Le tendió una servilleta y el joven le hizo un croquis con un bolígrafo Bic que sacó del bolsillo de su mono de trabajo azul. Mientras el mecánico anotaba, el policía preguntó:
– ¿Y qué hay de los dos cazadores desaparecidos?
– Ese asunto está claro -sentenció Antonio Quirós.
Alsina iba a preguntar qué quería decir el joven con su frase, pero no tuvo tiempo: reapareció el camarero en la barra. Jadeaba. Los miró sin disimulo. Al momento sonó la cortinilla de bolas de la entrada; era el pedáneo.
– ¡Vaya! -dijo entre aspavientos-. ¡Si está aquí la policía!
En cuanto vio venir al alcalde, Antonio Quirós farfulló una disculpa y abandonó el bar, no sin antes entregar la servilleta con el plano a Alsina con mucho disimulo. Éste la guardó en el bolsillo del pantalón, bajo la mesa.
– Iba a decirle que se sentara, señor alcalde, pero ya lo ha hecho usted.

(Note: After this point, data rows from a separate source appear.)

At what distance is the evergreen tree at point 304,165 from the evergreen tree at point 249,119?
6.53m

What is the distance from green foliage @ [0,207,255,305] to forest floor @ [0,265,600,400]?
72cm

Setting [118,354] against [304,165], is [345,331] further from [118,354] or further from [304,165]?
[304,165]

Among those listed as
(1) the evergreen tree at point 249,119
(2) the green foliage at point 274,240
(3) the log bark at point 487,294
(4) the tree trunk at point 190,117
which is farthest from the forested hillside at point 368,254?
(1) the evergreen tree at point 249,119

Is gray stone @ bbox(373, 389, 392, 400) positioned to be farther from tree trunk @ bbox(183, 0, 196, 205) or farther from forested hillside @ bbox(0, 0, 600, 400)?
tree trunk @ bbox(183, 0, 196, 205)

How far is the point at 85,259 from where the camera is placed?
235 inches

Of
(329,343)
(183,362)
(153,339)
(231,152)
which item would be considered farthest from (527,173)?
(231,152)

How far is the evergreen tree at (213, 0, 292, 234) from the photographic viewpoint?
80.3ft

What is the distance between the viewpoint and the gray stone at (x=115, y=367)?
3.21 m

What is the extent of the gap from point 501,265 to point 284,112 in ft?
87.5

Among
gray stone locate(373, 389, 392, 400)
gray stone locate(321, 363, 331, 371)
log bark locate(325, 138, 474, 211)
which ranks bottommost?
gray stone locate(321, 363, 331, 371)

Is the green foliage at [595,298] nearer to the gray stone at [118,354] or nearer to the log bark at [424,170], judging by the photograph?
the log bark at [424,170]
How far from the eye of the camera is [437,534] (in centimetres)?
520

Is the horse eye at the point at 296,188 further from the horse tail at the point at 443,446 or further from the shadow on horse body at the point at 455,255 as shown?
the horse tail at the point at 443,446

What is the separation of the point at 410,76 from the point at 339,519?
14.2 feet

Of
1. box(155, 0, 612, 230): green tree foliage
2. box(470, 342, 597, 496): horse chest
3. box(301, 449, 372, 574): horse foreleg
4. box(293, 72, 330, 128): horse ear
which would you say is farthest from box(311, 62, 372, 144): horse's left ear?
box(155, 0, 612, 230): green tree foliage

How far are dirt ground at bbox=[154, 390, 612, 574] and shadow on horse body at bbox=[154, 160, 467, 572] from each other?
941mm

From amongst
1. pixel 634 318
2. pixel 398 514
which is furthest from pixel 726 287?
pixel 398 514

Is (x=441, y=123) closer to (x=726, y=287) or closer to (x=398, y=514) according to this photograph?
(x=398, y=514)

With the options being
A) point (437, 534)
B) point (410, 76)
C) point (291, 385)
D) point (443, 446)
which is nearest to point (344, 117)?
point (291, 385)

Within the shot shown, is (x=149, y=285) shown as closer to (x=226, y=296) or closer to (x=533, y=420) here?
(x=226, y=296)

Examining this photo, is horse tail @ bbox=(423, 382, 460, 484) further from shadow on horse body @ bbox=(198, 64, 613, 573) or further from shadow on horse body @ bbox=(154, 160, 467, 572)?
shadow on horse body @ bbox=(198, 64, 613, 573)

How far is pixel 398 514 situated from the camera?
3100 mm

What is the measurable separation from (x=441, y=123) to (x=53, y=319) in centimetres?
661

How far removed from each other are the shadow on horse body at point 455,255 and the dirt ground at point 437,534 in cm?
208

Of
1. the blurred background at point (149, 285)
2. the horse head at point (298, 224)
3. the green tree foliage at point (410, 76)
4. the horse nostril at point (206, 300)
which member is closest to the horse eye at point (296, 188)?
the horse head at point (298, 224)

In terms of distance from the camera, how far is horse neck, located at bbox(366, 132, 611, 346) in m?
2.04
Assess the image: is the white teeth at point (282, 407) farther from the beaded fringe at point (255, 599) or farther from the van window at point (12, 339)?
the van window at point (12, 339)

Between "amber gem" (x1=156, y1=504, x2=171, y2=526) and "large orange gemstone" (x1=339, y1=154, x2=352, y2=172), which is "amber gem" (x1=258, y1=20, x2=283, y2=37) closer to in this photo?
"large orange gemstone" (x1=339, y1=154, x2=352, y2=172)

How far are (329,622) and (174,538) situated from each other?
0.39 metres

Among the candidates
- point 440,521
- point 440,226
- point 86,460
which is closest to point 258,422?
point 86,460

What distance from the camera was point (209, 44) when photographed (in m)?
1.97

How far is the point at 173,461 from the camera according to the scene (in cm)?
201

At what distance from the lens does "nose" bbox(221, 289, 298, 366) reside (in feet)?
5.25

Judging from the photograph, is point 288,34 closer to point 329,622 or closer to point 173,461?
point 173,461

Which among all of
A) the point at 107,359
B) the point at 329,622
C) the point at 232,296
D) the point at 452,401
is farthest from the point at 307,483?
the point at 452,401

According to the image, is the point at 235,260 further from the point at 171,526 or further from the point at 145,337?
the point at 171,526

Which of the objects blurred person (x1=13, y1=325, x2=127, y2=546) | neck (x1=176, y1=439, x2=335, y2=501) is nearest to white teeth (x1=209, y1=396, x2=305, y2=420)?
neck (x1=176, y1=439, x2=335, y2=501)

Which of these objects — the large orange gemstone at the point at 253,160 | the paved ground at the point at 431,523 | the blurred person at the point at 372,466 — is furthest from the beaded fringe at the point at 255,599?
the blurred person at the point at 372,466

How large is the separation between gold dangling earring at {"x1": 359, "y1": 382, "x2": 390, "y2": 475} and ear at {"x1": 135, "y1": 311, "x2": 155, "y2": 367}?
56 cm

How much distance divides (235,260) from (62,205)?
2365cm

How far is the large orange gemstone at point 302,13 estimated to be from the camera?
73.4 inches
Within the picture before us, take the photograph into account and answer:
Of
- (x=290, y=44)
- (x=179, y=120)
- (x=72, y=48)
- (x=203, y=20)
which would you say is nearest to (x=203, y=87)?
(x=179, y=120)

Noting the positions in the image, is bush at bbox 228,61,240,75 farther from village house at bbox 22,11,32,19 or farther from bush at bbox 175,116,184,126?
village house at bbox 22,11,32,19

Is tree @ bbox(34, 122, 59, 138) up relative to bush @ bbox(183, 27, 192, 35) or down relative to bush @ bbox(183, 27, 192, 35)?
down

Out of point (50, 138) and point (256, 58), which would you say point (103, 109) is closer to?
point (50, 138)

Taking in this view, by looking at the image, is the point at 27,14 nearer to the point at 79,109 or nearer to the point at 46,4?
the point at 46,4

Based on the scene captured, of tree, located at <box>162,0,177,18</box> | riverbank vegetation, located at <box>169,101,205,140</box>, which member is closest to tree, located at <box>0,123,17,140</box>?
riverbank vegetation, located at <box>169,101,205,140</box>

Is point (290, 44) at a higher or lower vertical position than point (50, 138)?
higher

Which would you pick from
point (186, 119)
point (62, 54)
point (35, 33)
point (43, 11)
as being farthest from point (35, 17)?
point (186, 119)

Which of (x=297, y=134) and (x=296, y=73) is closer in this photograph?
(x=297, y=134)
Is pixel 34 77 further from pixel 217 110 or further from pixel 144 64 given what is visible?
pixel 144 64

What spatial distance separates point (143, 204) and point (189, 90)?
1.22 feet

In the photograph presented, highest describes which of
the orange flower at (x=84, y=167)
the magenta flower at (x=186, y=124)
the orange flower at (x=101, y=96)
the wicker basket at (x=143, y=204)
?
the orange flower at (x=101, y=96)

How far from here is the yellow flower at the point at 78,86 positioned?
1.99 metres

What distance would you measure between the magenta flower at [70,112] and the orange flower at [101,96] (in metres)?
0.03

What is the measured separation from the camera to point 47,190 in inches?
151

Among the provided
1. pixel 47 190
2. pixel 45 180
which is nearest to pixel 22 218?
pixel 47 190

– Pedáneo, amigo, pedáneo. ¡Una cerveza, Infantes! ¿Usted se llamaba?
– Alsina, Julio Alsina.
– Ya.
– Usted era don Edelmiro, ¿no?
– En efecto, Edelmiro García. El mismo que viste y calza.
El camarero trajo la cerveza y el pedáneo dio un buen trago.
– ¡Qué buena! -elogió-. ¿Y qué le trae por aquí? Le ha tomado usted gusto al pueblo…
– Investigo una desaparición. La del hermano de Antonio.
– Paco Quirós se llevó a la novia. Los padres de la Pascuala no querían que la rondara y se fugaron. Punto -dictaminó el pedáneo con cara de pocos amigos, mirándole con rabia desde sus profundos y primitivos ojos negros de labriego.